• [Objetivo declarado 1]
De acordo com o texto sobre a ata notarial, quem a introduziu na América?
• [Objetivo declarado 2]
Extraia do texto sobre a ata notarial todo o trecho que vai de "Por estranho que" até "Oficial de Justiça.", sem alterar nada.

• [Fonte]

□ □ □ □ □

O importante é dar os cinzéis, não dizer quais estátuas podem ser esculpidas. Afinal, são os cinzéis que fazem a estátua, não as pedras

(anônimo, século XIX)

I – O que é a ata notarial

A par de ser um vetusto instituto (foi introduzida na América por Colombo(1), a ata notarial é um instrumento ignorado por quase todos os profissionais do direito.

Em muito se assemelha à escritura pública, ressalvado – e excetuado – que a ata notarial não institui nem transfere direitos, bem como não cria obrigações.

No restante, a ata notarial e a escritura pública são irmãs siamesas; têm suas diferenças, mas são um só corpo.

Num linguajar pouco científico posso dizer que a ata notarial é uma fotografia feita com palavras que, como benesse maior, oferece a fé pública.

Sua utilidade é incontroversa, posto que além de pré-constituir provas, pode substituir diversos atos processuais.

Diversas são as situações judiciais (ou atos processuais) que podem ser substituídas pela ata notarial – e com grandes vantagens em termos de economia de Tempo e dinheiro.

Por estranho que pareça, a instituição da ata notarial criou a figura da testemunha profissional (com fé pública), a pré-constituição de provas extrajudicialmente e com o mesmo valor de uma prova judicial (no Mundo real ou no ciberespaço), além de substituir, em casos peculiares, o protocolo judicial, o perito judicial e até mesmo o próprio Oficial de Justiça.

□ □ □ □ □

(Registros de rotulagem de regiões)
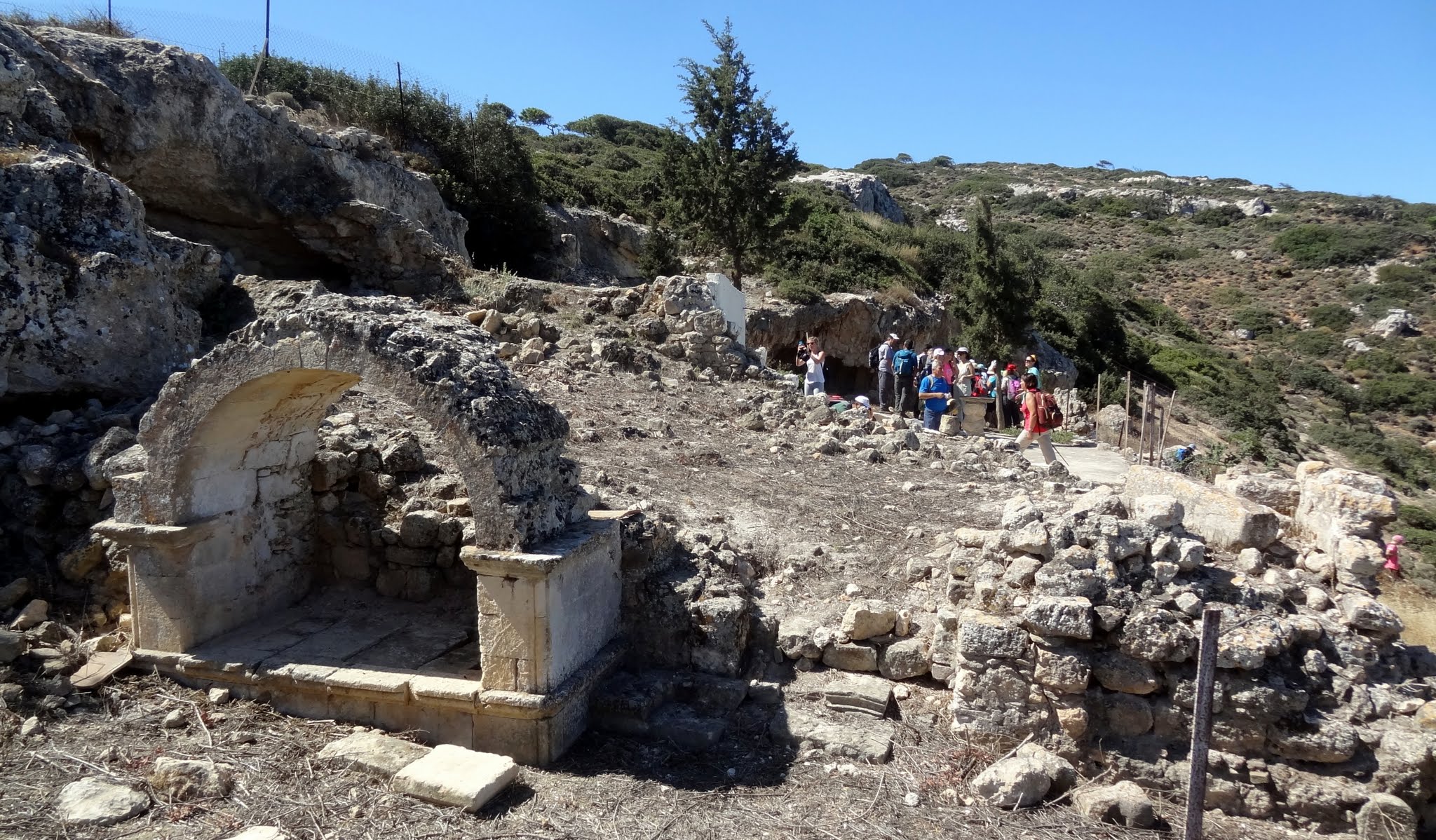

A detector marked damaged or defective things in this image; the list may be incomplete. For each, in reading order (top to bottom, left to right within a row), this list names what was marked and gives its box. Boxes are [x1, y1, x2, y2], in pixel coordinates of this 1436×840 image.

rusty metal pole [1183, 606, 1217, 832]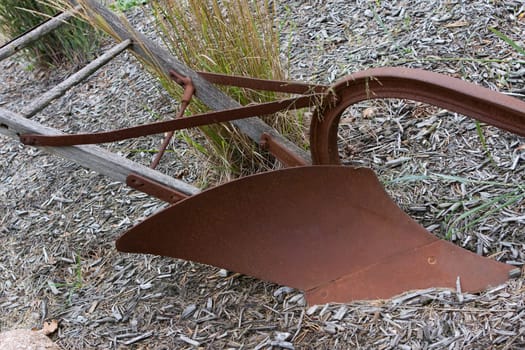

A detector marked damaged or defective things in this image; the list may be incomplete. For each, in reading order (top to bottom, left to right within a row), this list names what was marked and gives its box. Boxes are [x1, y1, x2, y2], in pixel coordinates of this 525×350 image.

rusted metal surface [310, 68, 524, 164]
rusted metal surface [126, 174, 187, 204]
rusted metal surface [116, 165, 512, 304]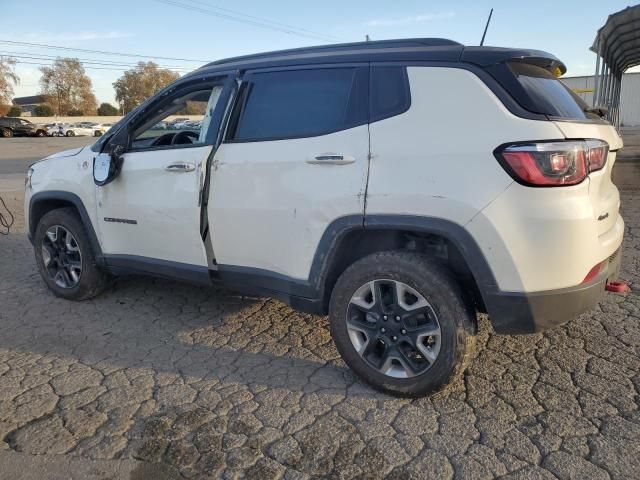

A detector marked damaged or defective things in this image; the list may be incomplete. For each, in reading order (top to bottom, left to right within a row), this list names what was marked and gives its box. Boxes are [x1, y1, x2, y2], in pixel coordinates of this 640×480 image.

cracked asphalt pavement [0, 174, 636, 478]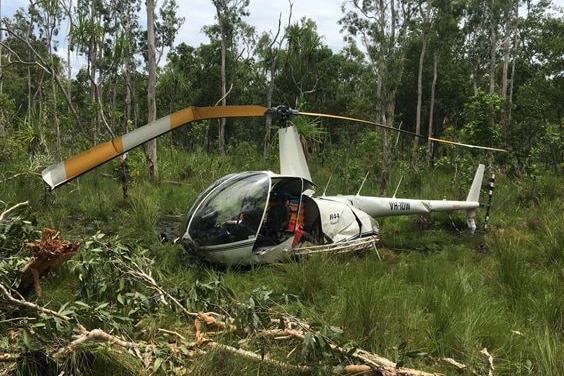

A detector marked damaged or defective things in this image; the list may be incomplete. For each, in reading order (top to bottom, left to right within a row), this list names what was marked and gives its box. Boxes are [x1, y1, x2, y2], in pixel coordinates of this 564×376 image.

bent rotor blade [41, 105, 266, 188]
bent rotor blade [300, 110, 506, 153]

□ □ □ □ □

• [Resposta completa 1]
Colombo.

• [Resposta completa 2]
Por estranho que pareça, a instituição da ata notarial criou a figura da testemunha profissional (com fé pública), a pré-constituição de provas extrajudicialmente e com o mesmo valor de uma prova judicial (no Mundo real ou no ciberespaço), além de substituir, em casos peculiares, o protocolo judicial, o perito judicial e até mesmo o próprio Oficial de Justiça.